Input records:
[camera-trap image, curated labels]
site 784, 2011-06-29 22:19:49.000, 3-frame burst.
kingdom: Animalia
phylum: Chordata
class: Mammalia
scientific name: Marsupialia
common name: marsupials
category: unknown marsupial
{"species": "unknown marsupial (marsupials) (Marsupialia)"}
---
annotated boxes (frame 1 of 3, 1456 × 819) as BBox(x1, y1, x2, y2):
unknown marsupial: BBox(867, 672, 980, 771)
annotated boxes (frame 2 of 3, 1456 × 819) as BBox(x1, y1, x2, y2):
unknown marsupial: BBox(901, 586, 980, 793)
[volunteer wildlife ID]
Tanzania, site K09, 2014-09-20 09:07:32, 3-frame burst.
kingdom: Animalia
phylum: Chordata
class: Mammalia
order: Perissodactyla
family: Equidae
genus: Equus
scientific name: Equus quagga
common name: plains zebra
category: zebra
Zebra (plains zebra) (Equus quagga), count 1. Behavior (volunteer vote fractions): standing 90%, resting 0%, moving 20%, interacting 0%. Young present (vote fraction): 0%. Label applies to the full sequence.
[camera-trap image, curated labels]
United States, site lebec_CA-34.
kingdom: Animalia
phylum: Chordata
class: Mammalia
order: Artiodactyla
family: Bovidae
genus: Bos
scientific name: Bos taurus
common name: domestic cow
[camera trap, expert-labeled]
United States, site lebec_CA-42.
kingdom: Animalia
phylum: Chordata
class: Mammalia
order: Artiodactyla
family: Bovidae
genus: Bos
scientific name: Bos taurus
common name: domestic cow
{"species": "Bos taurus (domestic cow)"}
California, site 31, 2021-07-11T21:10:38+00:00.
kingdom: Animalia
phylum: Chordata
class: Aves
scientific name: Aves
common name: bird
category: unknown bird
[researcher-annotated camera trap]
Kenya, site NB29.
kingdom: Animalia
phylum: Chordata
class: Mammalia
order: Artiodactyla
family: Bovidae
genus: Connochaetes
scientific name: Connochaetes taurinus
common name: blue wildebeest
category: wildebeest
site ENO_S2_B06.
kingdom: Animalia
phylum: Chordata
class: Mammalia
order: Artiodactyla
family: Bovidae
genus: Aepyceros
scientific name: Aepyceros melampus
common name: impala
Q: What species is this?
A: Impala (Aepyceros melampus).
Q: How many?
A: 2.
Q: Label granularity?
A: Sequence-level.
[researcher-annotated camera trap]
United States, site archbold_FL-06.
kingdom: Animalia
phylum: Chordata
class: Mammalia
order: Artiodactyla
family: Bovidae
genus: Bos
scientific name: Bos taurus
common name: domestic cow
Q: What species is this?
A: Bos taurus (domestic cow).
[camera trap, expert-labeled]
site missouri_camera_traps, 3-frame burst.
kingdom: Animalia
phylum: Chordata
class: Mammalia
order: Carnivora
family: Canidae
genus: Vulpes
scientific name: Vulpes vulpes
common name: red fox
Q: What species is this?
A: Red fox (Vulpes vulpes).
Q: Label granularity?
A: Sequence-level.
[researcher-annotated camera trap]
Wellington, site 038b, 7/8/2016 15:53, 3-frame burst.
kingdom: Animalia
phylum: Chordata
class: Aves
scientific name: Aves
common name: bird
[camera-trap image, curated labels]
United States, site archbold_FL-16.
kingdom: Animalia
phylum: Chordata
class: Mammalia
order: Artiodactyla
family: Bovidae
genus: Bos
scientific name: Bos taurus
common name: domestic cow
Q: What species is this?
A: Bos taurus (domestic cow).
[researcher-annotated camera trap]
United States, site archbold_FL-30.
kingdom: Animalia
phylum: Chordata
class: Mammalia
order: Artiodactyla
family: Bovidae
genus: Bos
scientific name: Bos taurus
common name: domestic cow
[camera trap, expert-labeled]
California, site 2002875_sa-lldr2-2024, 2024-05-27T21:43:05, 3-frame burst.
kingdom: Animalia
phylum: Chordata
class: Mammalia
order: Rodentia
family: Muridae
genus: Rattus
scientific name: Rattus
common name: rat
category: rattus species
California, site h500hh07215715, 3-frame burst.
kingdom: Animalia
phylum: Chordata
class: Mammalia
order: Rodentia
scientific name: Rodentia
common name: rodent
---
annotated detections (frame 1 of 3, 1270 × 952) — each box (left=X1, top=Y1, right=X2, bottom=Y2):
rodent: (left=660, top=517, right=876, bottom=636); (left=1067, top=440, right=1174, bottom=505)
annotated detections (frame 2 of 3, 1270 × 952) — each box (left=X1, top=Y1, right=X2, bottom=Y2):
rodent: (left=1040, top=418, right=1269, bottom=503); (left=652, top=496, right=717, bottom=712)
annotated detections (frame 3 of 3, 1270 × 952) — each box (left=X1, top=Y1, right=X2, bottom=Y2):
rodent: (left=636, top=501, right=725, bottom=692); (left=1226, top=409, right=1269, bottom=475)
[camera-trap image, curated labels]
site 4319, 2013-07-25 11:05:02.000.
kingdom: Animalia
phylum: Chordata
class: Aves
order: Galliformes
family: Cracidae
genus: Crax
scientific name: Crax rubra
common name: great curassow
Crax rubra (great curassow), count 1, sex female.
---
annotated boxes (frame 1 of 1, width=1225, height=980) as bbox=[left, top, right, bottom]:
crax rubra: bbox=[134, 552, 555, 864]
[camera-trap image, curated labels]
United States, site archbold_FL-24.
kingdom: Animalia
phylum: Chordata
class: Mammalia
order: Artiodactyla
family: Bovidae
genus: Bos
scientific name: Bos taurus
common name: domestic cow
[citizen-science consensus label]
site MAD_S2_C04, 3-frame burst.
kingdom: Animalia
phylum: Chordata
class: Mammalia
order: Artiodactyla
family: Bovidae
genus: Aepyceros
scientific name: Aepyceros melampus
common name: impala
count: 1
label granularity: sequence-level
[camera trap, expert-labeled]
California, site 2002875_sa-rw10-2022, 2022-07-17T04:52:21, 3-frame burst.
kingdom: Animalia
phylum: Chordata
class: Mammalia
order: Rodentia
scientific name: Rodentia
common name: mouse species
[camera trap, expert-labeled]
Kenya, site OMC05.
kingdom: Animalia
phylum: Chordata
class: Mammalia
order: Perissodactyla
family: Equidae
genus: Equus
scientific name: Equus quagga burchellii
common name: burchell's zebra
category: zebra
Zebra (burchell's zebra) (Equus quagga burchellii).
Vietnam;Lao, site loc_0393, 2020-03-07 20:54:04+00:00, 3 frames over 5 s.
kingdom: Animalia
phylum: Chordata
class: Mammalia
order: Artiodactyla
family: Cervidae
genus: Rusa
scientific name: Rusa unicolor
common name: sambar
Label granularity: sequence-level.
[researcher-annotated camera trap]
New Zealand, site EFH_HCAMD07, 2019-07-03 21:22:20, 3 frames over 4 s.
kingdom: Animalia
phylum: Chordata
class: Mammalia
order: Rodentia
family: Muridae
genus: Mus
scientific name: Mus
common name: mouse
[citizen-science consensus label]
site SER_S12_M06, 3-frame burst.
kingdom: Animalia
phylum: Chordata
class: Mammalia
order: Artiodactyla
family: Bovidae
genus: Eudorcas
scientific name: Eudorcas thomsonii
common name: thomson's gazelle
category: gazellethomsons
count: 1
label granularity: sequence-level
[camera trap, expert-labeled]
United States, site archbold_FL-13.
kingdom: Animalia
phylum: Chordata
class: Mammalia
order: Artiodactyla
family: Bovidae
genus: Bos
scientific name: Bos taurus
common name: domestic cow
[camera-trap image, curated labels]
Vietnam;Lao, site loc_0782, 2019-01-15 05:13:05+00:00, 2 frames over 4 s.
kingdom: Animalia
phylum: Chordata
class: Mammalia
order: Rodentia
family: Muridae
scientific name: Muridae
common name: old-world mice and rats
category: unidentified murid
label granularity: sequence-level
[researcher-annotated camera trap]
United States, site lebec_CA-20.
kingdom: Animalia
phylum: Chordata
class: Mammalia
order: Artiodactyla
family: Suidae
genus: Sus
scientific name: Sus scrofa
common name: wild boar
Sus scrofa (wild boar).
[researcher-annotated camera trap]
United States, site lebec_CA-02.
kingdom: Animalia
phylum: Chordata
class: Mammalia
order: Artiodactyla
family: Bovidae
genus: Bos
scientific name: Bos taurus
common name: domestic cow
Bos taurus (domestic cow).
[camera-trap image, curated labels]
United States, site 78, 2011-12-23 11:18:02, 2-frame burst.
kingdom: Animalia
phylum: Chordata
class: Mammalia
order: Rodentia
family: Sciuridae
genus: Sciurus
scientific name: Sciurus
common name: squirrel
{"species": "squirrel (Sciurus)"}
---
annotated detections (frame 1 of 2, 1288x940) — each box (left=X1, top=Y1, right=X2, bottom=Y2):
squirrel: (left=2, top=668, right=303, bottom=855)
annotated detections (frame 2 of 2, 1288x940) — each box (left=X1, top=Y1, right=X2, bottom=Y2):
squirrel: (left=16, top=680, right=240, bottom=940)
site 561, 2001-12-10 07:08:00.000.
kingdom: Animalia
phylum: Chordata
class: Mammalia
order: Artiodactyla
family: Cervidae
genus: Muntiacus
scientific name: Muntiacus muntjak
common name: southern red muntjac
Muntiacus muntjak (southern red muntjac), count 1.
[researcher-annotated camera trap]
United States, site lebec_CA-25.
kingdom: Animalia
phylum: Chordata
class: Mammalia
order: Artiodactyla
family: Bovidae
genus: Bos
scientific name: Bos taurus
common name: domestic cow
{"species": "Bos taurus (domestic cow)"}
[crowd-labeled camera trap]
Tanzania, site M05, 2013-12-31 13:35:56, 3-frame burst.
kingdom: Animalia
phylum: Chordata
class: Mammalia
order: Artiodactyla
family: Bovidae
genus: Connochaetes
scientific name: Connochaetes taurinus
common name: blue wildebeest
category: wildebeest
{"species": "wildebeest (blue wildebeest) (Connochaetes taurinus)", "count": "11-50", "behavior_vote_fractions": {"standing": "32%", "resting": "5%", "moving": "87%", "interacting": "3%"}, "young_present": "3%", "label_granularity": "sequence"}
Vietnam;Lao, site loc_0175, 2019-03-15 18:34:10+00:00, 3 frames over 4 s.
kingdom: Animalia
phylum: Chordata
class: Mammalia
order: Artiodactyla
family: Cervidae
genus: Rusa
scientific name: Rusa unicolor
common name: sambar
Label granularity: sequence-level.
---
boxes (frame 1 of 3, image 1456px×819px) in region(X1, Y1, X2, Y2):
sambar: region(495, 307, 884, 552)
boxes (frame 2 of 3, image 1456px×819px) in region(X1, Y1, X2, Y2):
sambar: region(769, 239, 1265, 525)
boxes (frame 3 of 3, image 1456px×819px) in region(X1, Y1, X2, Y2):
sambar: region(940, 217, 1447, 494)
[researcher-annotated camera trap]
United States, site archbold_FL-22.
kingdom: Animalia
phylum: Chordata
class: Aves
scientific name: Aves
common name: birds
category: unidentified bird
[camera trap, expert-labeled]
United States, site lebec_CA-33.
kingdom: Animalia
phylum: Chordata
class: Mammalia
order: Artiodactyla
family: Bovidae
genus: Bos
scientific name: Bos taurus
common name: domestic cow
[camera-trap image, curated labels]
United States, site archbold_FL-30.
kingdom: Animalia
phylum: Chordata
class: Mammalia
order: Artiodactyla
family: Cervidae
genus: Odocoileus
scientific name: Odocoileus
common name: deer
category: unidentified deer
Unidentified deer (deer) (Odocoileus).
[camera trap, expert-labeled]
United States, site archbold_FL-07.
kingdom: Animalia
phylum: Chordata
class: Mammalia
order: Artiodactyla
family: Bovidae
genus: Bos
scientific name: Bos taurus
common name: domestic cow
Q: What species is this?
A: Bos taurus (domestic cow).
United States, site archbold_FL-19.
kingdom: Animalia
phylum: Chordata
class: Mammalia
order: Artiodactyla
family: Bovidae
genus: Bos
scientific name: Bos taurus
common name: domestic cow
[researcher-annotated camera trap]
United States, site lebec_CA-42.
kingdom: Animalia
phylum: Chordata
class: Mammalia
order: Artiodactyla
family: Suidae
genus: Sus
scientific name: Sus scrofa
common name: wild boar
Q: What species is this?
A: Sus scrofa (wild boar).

About this task:
Lines that include the word "frames" are to be extracted from the data above.

Exercise solution:
Vietnam;Lao, site loc_0393, 2020-03-07 20:54:04+00:00, 3 frames over 5 s.
New Zealand, site EFH_HCAMD07, 2019-07-03 21:22:20, 3 frames over 4 s.
Vietnam;Lao, site loc_0782, 2019-01-15 05:13:05+00:00, 2 frames over 4 s.
Vietnam;Lao, site loc_0175, 2019-03-15 18:34:10+00:00, 3 frames over 4 s.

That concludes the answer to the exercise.